Provided passage Start Marker
May 20, 2020

The Boundary Extractor vs. the Regular Expression Extractor in JMeter

Open Source Automation

A relatively short time has passed since Apache JMeter™ 4.0 was released. The new JMeter introduces many useful improvements and features (check “What’s New in JMeter 4.0?” for details). In this article we will focus on the JMeter Boundary Extractor element, which is a new member of the JMeter Post Processors family.

Particularly, we will demonstrate how to use the Boundary Extractor and will compare it with the Regular Expression Extractor, which is one of the well known and very popular Post Processors. Also, don't miss the pros and cons table in the end.

Table of Contents:

     

    Preparation Steps

     

    The service used in this current tutorial is uploaded to the github repository called Bookshelf. To run this service we need .Net Core SDK 2.1 or higher. Please download and install it from the .Net Core official website if you don’t have it already.

     

    After cloning the project locally, open the project folder in a command line tool and run “dotnet run” to start the corresponding service. Those who are interested in more information about the dotnet cli tool can find more details here on Microsoft.

     

    The dotnet run result should look similar to this:

     

    dotnet run result

     

    After the application has started we are ready to start testing!

     

    How to Use the JMeter Boundary Extractor

     

    The JMeter Boundary Extractor is a post processing component introduced in JMeter 4.0. When learning about a new component, it makes sense to start with the official documentation.

    Let’s go through all main components of the Boundary Extractor and see what it does.

     

    According to the official documentation it extracts values from a server response using left and right boundaries. Let’s get down to the tutorial to see - what does this mean exactly?

     

    comparing the boundary and the regular expression extractors

     

    The first two sections don’t contain anything revolutionary and are the same for practically all the extractors. The first one is to set the name and description of the extractor. The second is for use in samplers that can generate sub-samples like HTTP Sampler and Mail Reader.

    • The “Filed to check” section is also not a new one and is quite self explanatory. It allows you to set which part of a response should be assessed.
    • “Name of created variable” indicates the key that will be used to store the parsed value into vars predefined variables. More details about vars can be found in the official documentation.
    • The “Left boundary” field is unique for the Boundary Extractor. It allows you to set a left boundary value for the string being verified.
    • “Right boundary” does the same as the previous field but from the right side.
    • “Match No.” allows you to set an index for the found value if many values were found by the given criteria. The index starts from 1, as 0 is a reserved value.
    • “Default Value” is for setting a default value for the variable if nothing was found by the given criteria.

     

    Let’s create a project that will utilize the JMeter Boundary Extractor to parse a response. The service under the test will be the Bookshelf service mentioned in the previous paragraph.

     

    1. First, add a Thread Group.

     

    boundary extractor or regular expression extractor - which one should you choose?
Provided passage End Marker
Problem requirements: Which Boundary Extractor fields does the JMeter extractor article describe in its bulleted list, starting with "Name of created variable" and going to the end of the list?
Given information Start Marker
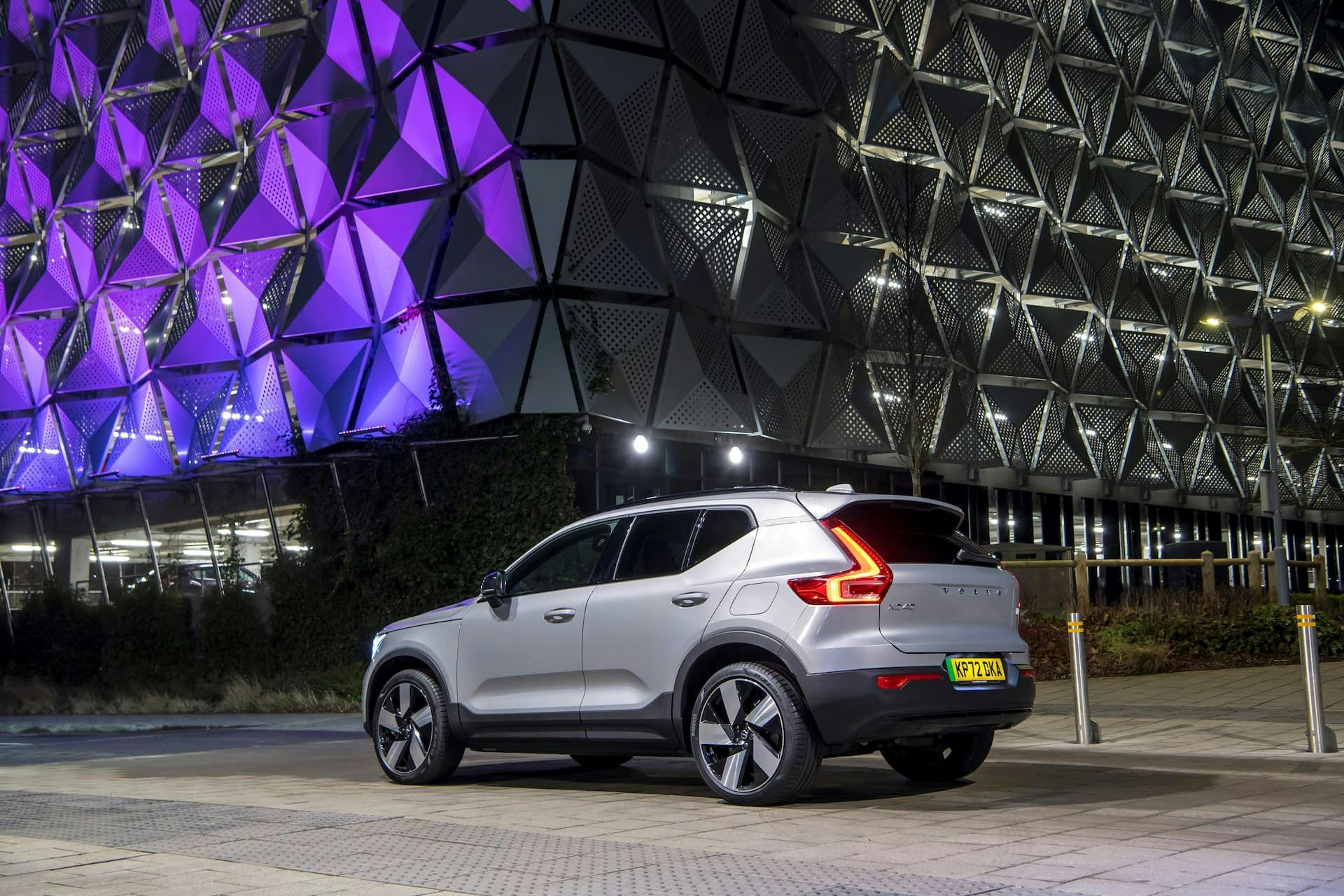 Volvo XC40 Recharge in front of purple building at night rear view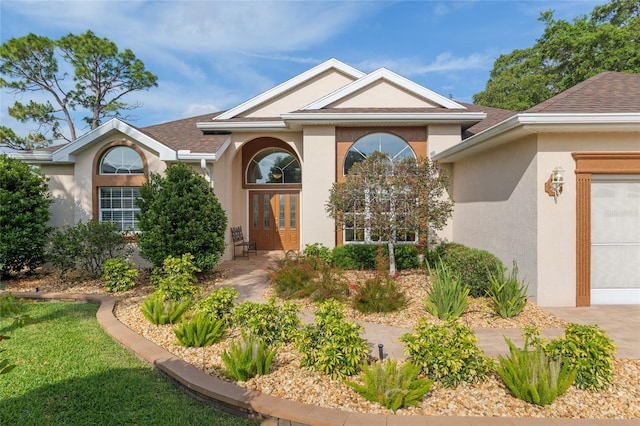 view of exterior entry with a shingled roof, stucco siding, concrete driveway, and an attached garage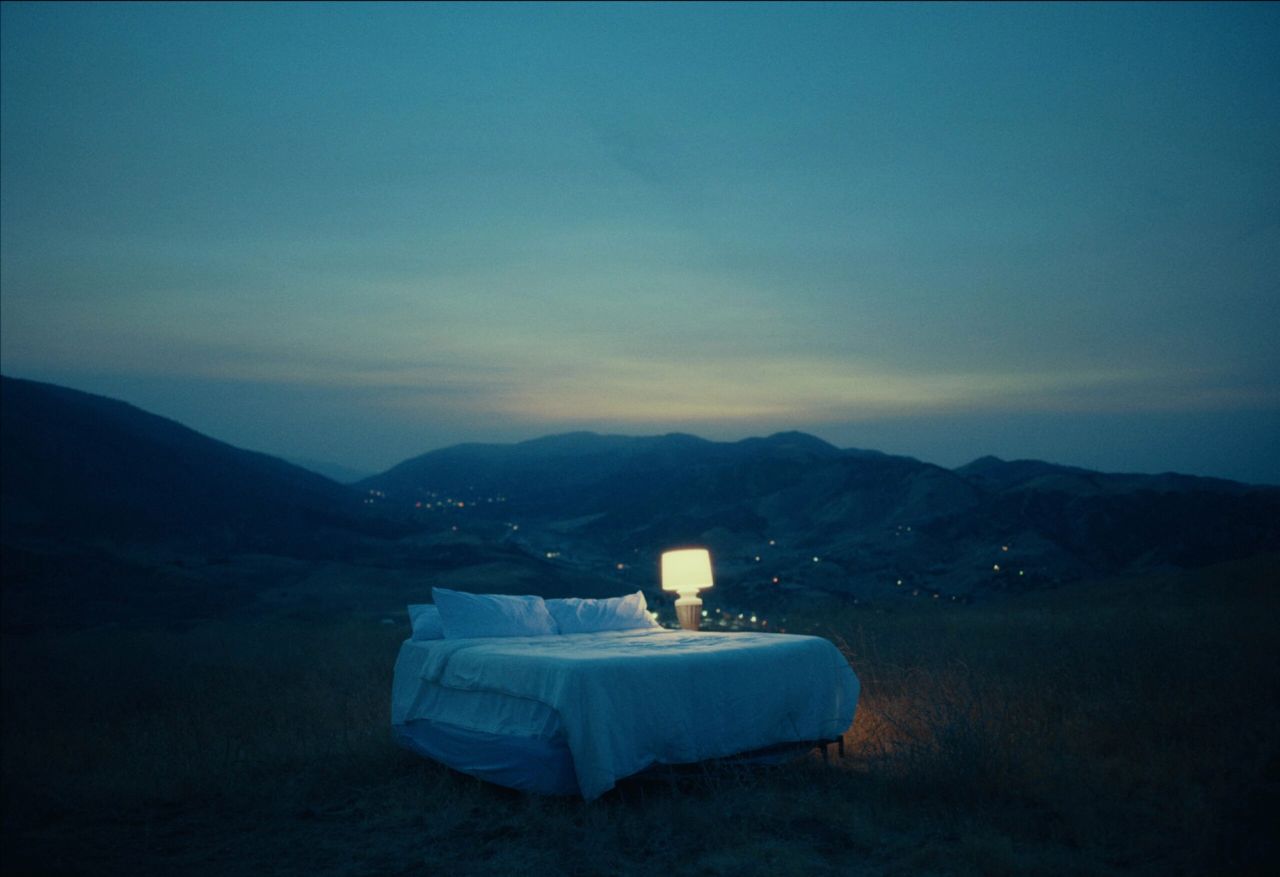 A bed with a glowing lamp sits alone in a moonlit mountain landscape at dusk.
Given information End Marker
Task response: Name of created variable, Left boundary, Right boundary, Match No., Default Value